Spatial reasoning records
---
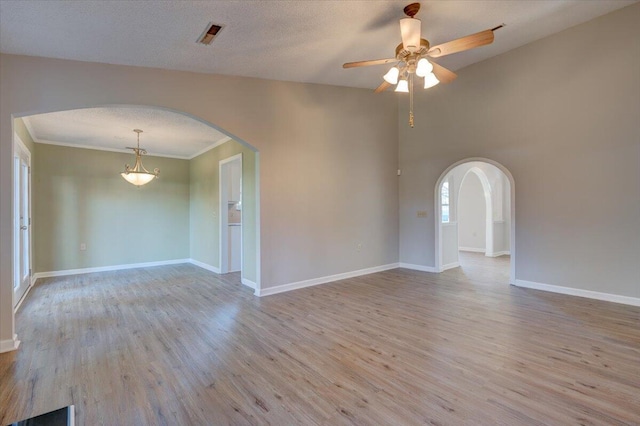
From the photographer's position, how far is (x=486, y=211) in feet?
27.6

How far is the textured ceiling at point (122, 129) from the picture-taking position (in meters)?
4.70

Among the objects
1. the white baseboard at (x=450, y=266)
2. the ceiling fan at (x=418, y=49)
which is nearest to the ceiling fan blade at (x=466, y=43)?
the ceiling fan at (x=418, y=49)

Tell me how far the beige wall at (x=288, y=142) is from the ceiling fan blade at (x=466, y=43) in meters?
2.41

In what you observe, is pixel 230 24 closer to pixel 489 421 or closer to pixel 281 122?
pixel 281 122

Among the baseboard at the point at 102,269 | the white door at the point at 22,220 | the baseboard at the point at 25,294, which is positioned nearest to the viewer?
the baseboard at the point at 25,294

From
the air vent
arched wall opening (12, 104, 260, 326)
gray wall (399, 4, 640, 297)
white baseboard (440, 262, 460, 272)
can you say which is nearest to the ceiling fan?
the air vent

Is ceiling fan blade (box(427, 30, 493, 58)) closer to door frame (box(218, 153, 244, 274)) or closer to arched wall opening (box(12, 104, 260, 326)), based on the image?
arched wall opening (box(12, 104, 260, 326))

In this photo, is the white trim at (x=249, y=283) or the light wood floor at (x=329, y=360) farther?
the white trim at (x=249, y=283)

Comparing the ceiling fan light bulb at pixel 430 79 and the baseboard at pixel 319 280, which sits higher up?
---
Reproduce each entry precisely. Leave the pictures out.

FINISHED TASK:
From the photographer's position, how far is (x=486, y=211) in feet?
27.6

How far is the textured ceiling at point (122, 129) from the picture-taking position (in meters)?
4.70

Among the objects
1. the white baseboard at (x=450, y=266)
2. the ceiling fan at (x=418, y=49)
which is nearest to the ceiling fan blade at (x=466, y=43)?
the ceiling fan at (x=418, y=49)

Tell me how far the beige wall at (x=288, y=142) is from the ceiling fan blade at (x=466, y=43) in meters?
2.41

In what you observe, is pixel 230 24 closer to pixel 489 421 or closer to pixel 281 122?
pixel 281 122

Among the baseboard at the point at 102,269 | the white door at the point at 22,220 | the baseboard at the point at 25,294, which is positioned nearest to the viewer?
the baseboard at the point at 25,294

From
the air vent
arched wall opening (12, 104, 260, 326)
gray wall (399, 4, 640, 297)
white baseboard (440, 262, 460, 272)
can you say which is nearest to the ceiling fan?
the air vent

Is ceiling fan blade (box(427, 30, 493, 58)) closer to door frame (box(218, 153, 244, 274)) or closer to arched wall opening (box(12, 104, 260, 326)), based on the image?
arched wall opening (box(12, 104, 260, 326))

In this photo, is the white trim at (x=249, y=283) or the light wood floor at (x=329, y=360) farther?
the white trim at (x=249, y=283)

Comparing the ceiling fan light bulb at pixel 430 79 and the baseboard at pixel 319 280, which sits higher up?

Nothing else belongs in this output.